→ Page excerpt:
In June, the old school on Robert Street — first built in 1924 to serve as Burlington High School — is to be demolished.

The Burlington Area School District hosted an open house on Saturday and invited alumni to “Celebrate the Memories at 225 Robert Street.”

There will be a second open house on Friday from 5-7 p.m.

More than just bricks

Julie Thomas, the communications coordinator for the district, noted “the building is more than just bricks.”

“It’s the people who were part of the building, and we’re excited to give them an opportunity to come in, meet with their friends, and enjoy seeing it,” she said.

She added: “It gives people a chance to walk around and see what they remember from their high school years.”

Many of the people walking through the building on Saturday were families — from young to old — underscoring the point the school served generations of Burlington’s families.

Pam Wanasek, class of 1961, toured the building with her son, John Wanasek, class of 1986. She agreed she had good memories of her time at the school.

Janine Oldenburg, class of 1968, and her brother John Oldenburg, class of 1970, said the same, noting one of the things they remember was how great their teachers were.

There were lots of groups walking around who met in school and stayed friends in the decades after graduation.

Touring in a group and laughing about old times were Kay Weithaus, class of 1961, Barb Himtz, class of 1962, Sandy Johnson, class of 1961, and Kay Dudley, class of 1962.

The women had been friends since kindergarten.

Kay Dudley illustrated the difference in the times by pointing out when they were in school, they could not have come to school in pants, as they did on Saturday.

The girls were required to wear skirts or dresses to school — even during a Wisconsin winter, she said. So they would wear pants under their skirts and take the pants off once they got inside.

Further, at that time they could not participate in sports except in gym class or in clubs. Title IX prohibits sex-based discrimination in schools that receive federal funds, but it did not become law until 1972.

Some on the tour reminded us school was where they were when history was made.

→ Activities:
(1) According to the article on the Robert Street school, what year was the building first built?
(2) Extend the article on the Robert Street school by writing what comes after its final sentence.
The material after the article on the Robert Street school isn't needed for anything here.

→ Data extract:
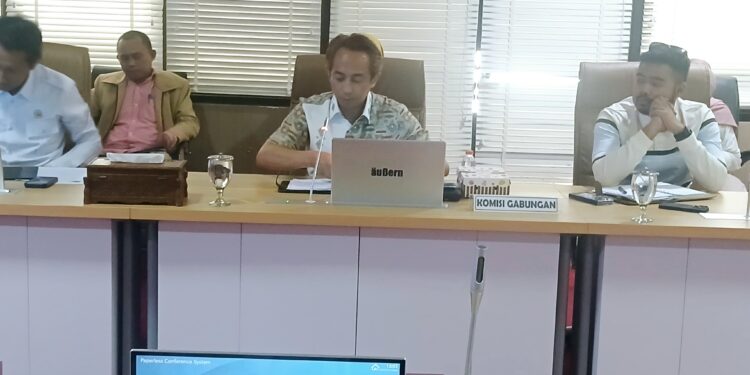 Ketua Komisi B DPRD Bontang, Rustam diskusi dengan pihak Persatuan Guru Republik Indonesia (PGRI) Bontang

→ Responses for each task:
(1) 1924

(2)
Ralph Jankowsky, class of 1964, remembers being in the television room after lunch and hearing the report from Walter Cronkite of CBS that President John F. Kennedy had been fatally shot.

The cost of maintenance

Burlington High School was built in 1924 and the building had multiple additions over the years to bring it to its current footprint.

In 2000, the community built another high school, and the Robert Street location became the Nettie Karcher Middle School.

However, old buildings are expensive to maintain.

“The reason why we proposed a referendum to build a new middle school is because maintenance to this school would have been extremely costly,” Thomas said.

In 2016, architects hired by the district identified Karcher as the school in greatest need of upgrades and repairs, with more than $5 million in maintenance needs.

As if to prove the point, in 2018 a leaky steam pipe cost tens of thousands of dollars in damage and closed several classrooms.

But there were other issues. As Thomas noted, the school has had ongoing problems with the boiler, and the district could no longer get parts for it.

In 2018, the taxpayers approved a referendum that allowed the district to build a new middle school right next door to the old. The new Karcher Middle School is to receive its first students in fall.

Once the old middle school is demolished, the district intends to build athletic fields for the middle school students to use during the day that would also be suitable for district events after school.